──────── Źródło ────────
W miejscach takich, jak Los Angeles jest to szczególnie częste, bo mieszka tam wiele młodych i baaardzo bogatych gwiazd.
Niedawno donosiliśmy o głośnej imprezie, jaką w swoim domu zorganizował youtuber Jake Paul. Teraz w ślady najbardziej znienawidzonego twórcy YouTube poszedł także jego młodszy kolega z branży - znany przede wszystkim z TikToka Bryce Hall.
Imprezujesz? Wyłączą ci prąd i wodę!
Kalifornijskie media donoszą ostrej reakcji władz Los Angeles na kolejny przypadek złamania zakazu urządzania imprez z udziałem wielu gości.
Urzędnicy z LA poinformowali niedawno, że obywatele, którzy zdecydują się na złamanie zakazu, muszą liczyć się z odcięciem prądu i wody. Bryce Hall przekonał się na własnej skórze, że nie były to tylko pogróżki bez pokrycia!
O sprawie donosi m.in. amerykański New York Times. W piątek 14 sierpnia władze miasta Los Angeles interweniowały w jednej z posiadłości wynajmowanej przez gwiazdy TikToka - Bryce'a Halla, Noah Beck i Blake'a Gray'a.
──────── Zawartość zbioru danych ────────
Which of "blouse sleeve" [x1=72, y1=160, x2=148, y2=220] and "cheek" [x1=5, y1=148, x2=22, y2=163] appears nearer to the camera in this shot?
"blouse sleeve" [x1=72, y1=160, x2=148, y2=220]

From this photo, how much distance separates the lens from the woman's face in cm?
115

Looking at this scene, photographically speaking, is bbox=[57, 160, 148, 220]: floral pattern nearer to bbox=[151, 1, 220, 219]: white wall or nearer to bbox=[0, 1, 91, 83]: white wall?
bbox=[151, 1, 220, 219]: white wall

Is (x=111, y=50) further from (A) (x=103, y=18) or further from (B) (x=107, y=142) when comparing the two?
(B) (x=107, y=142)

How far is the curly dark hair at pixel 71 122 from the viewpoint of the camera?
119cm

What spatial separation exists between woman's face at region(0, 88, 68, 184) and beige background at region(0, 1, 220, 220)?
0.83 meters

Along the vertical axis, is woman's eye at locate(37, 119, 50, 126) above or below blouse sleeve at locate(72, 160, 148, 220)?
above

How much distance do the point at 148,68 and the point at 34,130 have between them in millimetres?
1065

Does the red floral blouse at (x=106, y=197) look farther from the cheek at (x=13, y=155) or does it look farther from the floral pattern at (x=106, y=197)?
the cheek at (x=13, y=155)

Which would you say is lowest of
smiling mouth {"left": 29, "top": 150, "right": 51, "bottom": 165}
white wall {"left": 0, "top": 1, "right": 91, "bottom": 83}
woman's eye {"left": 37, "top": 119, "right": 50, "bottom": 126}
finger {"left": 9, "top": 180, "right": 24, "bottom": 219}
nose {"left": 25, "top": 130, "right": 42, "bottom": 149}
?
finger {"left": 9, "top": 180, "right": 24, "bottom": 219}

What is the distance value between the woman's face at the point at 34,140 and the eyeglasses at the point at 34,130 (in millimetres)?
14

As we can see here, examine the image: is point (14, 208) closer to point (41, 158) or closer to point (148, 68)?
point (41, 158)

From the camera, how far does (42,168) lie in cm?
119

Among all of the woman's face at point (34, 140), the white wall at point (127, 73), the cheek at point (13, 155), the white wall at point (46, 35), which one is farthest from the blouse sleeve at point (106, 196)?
────────
Zadania do wykonania ::
1. Którego dnia, według tekstu o imprezach w Los Angeles, władze miasta interweniowały w posiadłości wynajmowanej przez gwiazdy TikToka?
2. Proszę kontynuować tekst o imprezach w Los Angeles, zaczynając po jego ostatnim zdaniu.
Wiersze nie są potrzebne do wykonania zadań.

Odpowiedzi do zadań ::
1. W piątek 14 sierpnia.

2.
Bryce Hall urządził głośną imprezę z okazji swoich 21. urodzin. Na Instagramie młodego internetowego twórcy pojawiło się kilka zdjęć, na których widać było wiele osób zgromadzonych w pojedynczych pomieszczeniach. W sprawie głośnej imprezy interweniowali sąsiedzi Halla, a przybyła na miejsce policja nakazała zakończyć balangę.
Co ciekawe, kilka dni później Bryce Hall ponownie zorganizował imprezę, tym razem w domu w Hollywood Hills. Miarka się przebrała - władze miasta zdecydowały odciąć dopływ prądu do wynajmowanej przez Bryce'a posiadłości!
Przedstawiciel urzędu miasta poinformował później, że odcięte media obejmują także gaz i wodę.
Pozostaje mieć nadzieję, że Bryce Hall nie wpadnie na pomysł zorganizowania imprezy w wersji "unplugged"...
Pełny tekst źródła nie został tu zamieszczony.